Why Do Some People Salt Their Coffee?

I am not anti-coffee hack. I love a good coffee hack. So I was surprised that it took me until this year to hear about an apparently long-standing practice some people swear improves their coffee: putting salt in it.

No less than Alton Brown recommends the practice of adding salt either to your grounds or to a brewed cup, claiming it will "cut the bitterness of coffee, [and] it also smooths out the 'stale' taste of tank-stored water." He recommends adding only a pinch of salt, not enough to imbue your morning cup with any noticeable salinity. The premise is that salt, even more than sweetness, tempers bitterness. (The precise mechanics of this are still mysterious.) But that's about as far as most salting-coffee articles go: They claim some people enjoy it, but they're scant on scientific explanation or sensory analysis as to why this happens.
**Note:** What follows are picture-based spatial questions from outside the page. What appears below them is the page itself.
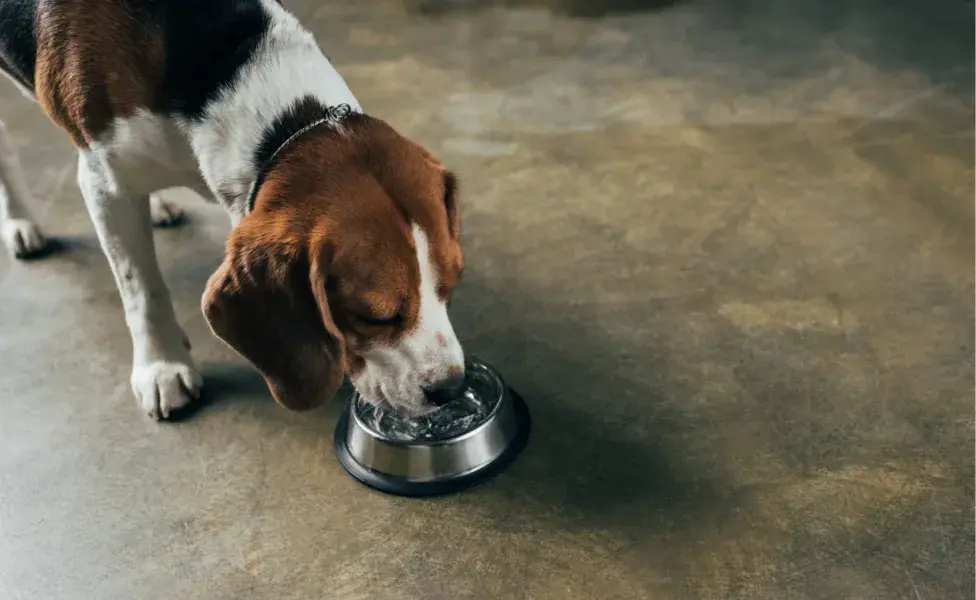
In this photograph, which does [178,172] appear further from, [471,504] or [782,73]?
[782,73]

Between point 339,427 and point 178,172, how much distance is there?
0.78 m

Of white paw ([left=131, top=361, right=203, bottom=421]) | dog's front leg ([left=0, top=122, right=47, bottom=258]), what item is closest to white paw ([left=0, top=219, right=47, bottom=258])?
dog's front leg ([left=0, top=122, right=47, bottom=258])

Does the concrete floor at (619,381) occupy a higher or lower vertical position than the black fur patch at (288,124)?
lower

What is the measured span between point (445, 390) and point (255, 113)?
768mm

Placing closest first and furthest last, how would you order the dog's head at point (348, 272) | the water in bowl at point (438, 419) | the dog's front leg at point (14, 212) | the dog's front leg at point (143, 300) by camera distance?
the dog's head at point (348, 272)
the water in bowl at point (438, 419)
the dog's front leg at point (143, 300)
the dog's front leg at point (14, 212)

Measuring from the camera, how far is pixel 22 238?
330 cm

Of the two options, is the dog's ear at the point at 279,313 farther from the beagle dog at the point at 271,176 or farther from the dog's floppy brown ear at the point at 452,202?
the dog's floppy brown ear at the point at 452,202

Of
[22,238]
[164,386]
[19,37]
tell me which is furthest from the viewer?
[22,238]

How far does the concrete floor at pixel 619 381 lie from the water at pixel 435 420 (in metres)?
0.16

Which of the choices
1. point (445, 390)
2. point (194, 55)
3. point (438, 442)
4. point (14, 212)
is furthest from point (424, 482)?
point (14, 212)

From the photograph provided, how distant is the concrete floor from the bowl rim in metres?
0.14

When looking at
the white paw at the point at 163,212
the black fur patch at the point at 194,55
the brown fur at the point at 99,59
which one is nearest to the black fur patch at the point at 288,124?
the black fur patch at the point at 194,55

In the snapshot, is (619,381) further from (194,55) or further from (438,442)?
(194,55)

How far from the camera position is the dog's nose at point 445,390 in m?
2.06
I tried it myself, and can't say I noticed much difference in the flavor or bitterness of my coffee, either black or, as I usually take it, with a splash of cream.

Is the salting-your-coffee trick overblown?
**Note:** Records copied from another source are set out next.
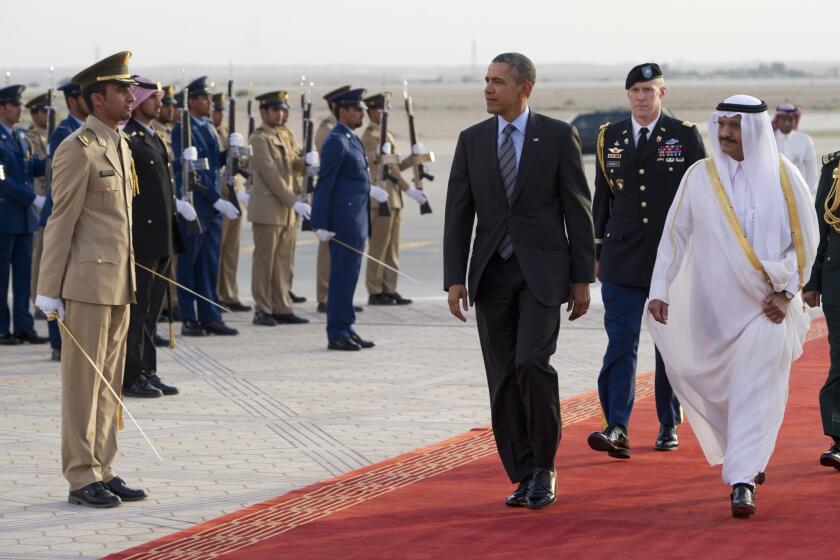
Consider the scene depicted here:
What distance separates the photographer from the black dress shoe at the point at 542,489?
6.78 m

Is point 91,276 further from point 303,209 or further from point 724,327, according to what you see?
point 303,209

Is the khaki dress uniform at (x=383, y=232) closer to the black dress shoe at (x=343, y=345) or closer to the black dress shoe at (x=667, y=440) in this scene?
the black dress shoe at (x=343, y=345)

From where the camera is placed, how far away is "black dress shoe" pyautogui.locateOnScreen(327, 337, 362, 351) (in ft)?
39.0

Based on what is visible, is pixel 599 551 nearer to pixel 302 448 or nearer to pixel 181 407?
pixel 302 448

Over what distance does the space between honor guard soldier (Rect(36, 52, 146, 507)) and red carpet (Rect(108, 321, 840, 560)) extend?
757mm

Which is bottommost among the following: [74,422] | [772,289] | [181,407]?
[181,407]

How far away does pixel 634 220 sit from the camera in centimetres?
812

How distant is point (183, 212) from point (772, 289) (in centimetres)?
596

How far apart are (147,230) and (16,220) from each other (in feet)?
9.22

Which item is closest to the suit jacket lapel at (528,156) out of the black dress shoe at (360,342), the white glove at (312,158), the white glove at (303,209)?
the black dress shoe at (360,342)

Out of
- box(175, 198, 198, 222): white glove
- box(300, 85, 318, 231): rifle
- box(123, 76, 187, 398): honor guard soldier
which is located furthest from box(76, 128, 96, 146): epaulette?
box(300, 85, 318, 231): rifle

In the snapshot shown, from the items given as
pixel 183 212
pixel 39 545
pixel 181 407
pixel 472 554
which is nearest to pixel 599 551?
pixel 472 554

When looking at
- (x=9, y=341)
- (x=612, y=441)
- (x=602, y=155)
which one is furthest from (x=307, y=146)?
(x=612, y=441)

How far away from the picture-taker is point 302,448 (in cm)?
834
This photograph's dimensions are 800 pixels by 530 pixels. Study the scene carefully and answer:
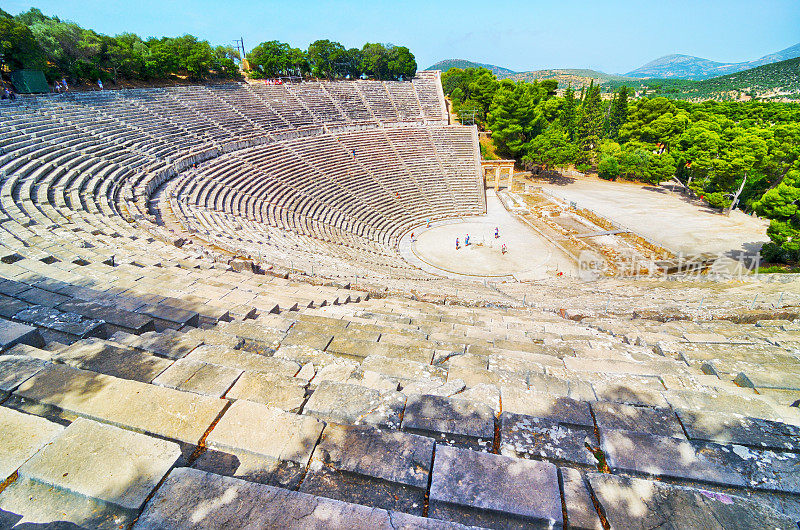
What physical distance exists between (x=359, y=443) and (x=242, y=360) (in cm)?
212

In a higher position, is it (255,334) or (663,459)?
(663,459)

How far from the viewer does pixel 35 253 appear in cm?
777

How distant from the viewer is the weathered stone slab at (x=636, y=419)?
322cm

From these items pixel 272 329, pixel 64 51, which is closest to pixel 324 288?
pixel 272 329

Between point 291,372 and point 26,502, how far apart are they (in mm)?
2172

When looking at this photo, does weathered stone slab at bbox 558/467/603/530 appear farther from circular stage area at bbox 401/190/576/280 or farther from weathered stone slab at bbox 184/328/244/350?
circular stage area at bbox 401/190/576/280

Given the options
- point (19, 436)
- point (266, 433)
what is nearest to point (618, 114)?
point (266, 433)

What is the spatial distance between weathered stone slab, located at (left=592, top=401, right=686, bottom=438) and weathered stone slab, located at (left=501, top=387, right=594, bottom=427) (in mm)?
116

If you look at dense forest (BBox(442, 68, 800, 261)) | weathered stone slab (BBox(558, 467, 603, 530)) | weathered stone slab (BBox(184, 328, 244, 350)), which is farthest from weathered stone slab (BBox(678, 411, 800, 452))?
dense forest (BBox(442, 68, 800, 261))

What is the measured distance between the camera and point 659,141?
1635 inches

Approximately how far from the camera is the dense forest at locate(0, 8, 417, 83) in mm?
25484

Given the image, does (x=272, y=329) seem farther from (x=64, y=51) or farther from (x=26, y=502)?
(x=64, y=51)

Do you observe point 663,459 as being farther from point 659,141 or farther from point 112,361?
point 659,141

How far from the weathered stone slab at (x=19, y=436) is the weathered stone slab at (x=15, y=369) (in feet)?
1.55
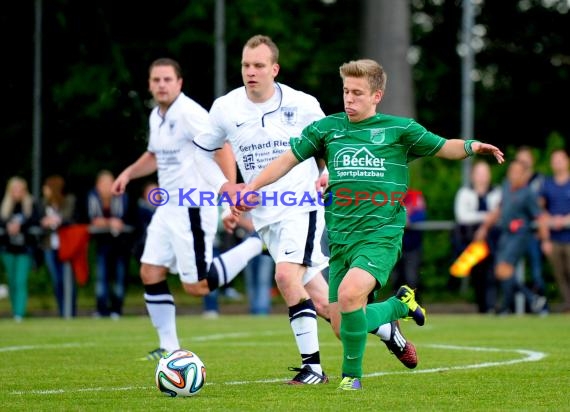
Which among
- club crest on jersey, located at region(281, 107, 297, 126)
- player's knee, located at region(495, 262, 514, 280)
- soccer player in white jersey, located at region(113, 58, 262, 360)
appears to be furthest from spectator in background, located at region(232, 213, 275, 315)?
Result: club crest on jersey, located at region(281, 107, 297, 126)

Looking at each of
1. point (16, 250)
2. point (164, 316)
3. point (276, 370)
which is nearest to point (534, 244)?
point (16, 250)

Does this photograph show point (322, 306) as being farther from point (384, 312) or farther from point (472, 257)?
point (472, 257)

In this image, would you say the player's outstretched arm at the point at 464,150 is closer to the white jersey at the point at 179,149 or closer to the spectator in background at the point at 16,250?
the white jersey at the point at 179,149

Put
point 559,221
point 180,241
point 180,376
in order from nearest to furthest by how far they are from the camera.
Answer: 1. point 180,376
2. point 180,241
3. point 559,221

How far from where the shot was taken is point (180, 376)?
8531mm

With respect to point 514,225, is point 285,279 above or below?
below

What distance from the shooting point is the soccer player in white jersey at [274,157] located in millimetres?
9789

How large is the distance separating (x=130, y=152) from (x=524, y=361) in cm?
1559

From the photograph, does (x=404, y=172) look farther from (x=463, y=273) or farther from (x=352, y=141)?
(x=463, y=273)

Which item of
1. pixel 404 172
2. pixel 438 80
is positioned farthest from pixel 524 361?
pixel 438 80

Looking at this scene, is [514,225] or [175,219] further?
[514,225]

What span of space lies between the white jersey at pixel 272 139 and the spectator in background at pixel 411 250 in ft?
34.0

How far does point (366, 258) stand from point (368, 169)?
0.63 m

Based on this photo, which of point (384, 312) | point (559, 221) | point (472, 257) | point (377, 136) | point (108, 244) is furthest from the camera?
point (108, 244)
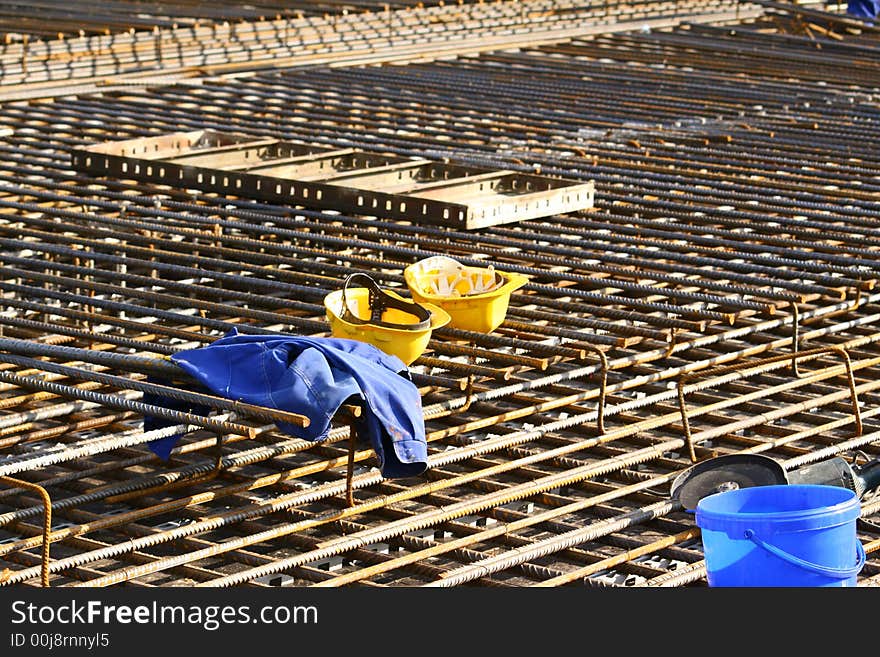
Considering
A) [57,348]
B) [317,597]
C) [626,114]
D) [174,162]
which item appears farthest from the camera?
[626,114]

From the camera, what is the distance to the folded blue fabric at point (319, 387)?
8289 millimetres

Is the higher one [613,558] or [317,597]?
[317,597]

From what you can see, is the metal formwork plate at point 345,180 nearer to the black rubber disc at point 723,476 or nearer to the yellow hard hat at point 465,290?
the yellow hard hat at point 465,290

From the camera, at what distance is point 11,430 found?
30.7 feet

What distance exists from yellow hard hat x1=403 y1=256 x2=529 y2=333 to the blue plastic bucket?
3646 millimetres

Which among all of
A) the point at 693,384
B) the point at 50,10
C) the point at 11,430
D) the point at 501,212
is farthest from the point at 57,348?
the point at 50,10

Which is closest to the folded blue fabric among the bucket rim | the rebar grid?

"I personally have not looked into this directly but I am a lover of salt and I could imagine that there could be something where that changes your perception of bitterness," says Tonya Kuhl, a professor of chemical engineering at the University Of California Davis and co-director of UC Davis' Coffee Center. She tells me that the small percentage of the population who are so-called "super-tasters" are especially sensitive to bitterness. They might find a perceptible shift in the bitterness of their coffee by adding salt, "but for the vast majority of people, it wouldn't matter to us."

Even if a person could notice salt's mitigating effects on coffee bitterness, is that desirable? It's difficult to pin down an exact definition of bitterness as it relates to coffee; some people might describe a dark roasty flavor as bitter, while others might mistake acidity for bitterness. I enjoy all those sensations and flavors in my coffee: a bit of dark roast, some light acidity, some balancing sweetness. To me, a somewhat "bitter," roasty character—at proper levels—is not an undesirable portion of coffee. (If it was, I'd probably already be one of those people who takes her coffee with four tablespoons of cookie-flavored creamer.)
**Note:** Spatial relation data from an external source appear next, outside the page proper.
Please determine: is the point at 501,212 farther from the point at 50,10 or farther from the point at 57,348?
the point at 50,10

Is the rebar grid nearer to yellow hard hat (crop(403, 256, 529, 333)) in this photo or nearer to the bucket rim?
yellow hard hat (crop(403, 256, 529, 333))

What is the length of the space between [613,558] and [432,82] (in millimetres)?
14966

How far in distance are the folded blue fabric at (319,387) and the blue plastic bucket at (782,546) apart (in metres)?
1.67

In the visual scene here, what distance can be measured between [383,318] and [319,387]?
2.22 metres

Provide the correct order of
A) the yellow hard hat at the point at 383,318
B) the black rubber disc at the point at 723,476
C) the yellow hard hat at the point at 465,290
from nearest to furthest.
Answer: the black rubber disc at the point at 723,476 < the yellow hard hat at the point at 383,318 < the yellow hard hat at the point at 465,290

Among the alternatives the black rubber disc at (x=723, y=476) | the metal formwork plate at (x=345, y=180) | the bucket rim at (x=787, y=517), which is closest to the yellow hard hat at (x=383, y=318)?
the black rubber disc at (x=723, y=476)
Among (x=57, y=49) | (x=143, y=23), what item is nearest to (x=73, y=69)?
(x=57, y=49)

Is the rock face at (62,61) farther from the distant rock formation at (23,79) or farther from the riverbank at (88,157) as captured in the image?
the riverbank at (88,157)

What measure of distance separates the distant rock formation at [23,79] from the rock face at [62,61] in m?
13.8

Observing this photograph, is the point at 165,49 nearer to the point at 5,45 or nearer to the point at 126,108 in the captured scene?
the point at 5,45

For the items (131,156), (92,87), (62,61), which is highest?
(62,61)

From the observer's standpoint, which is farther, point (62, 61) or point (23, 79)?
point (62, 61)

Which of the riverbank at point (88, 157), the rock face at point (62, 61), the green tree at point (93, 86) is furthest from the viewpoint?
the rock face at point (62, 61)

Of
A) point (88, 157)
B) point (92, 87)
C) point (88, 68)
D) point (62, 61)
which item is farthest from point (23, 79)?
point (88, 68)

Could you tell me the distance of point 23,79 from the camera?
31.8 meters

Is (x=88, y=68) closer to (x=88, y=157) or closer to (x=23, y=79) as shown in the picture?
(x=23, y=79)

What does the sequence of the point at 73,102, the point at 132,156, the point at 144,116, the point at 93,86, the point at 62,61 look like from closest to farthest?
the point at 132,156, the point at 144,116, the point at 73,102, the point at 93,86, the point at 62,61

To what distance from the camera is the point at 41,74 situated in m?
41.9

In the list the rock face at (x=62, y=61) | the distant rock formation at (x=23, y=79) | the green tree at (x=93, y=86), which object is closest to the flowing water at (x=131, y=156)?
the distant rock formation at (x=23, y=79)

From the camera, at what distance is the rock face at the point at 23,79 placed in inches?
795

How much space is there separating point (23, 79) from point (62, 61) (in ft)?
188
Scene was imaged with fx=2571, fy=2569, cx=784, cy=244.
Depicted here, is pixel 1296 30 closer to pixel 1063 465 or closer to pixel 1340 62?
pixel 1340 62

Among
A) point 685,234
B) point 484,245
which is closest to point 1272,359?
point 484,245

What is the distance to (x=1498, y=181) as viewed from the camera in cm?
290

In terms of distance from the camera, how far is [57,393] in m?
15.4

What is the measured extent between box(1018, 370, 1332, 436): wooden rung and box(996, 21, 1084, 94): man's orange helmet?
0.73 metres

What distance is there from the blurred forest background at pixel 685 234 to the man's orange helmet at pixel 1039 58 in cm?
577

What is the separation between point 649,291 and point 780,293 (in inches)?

Spencer Turer, a quality expert at Coffee Enterprises, a coffee consulting and analysis firm, is skeptical of any attempts to mess too much with a properly brewed cup.

"If you're buying good coffee and you have a good roaster, you're not going to get the bitterness you need the salt for," he tells me. "It goes back to the days when the quality of coffee wasn't that good; maybe [a roaster] is using robusta in the blend and it's not all arabica and you're looking to cut the bitterness."

He notes that caffeine is itself a bitter compound, an alkaloid, which means that coffee beans will always naturally contain that. (Unless the beans are—I say this with a small shudder—decaf).

"If you're buying good coffee from a specialty, quality coffee roaster, and if you're using the right equipment, coffee can be delicious—savory and sweet and all that without anything—without salt, sweetness, additives, or creamer."

Buy good beans, store them well, brew your cup properly, and you probably have little need for that extra salt in your diet. And if you're experiencing "stale tank water" as Alton Brown described, I have an even simpler solution: Use fresh water to brew your coffee every day.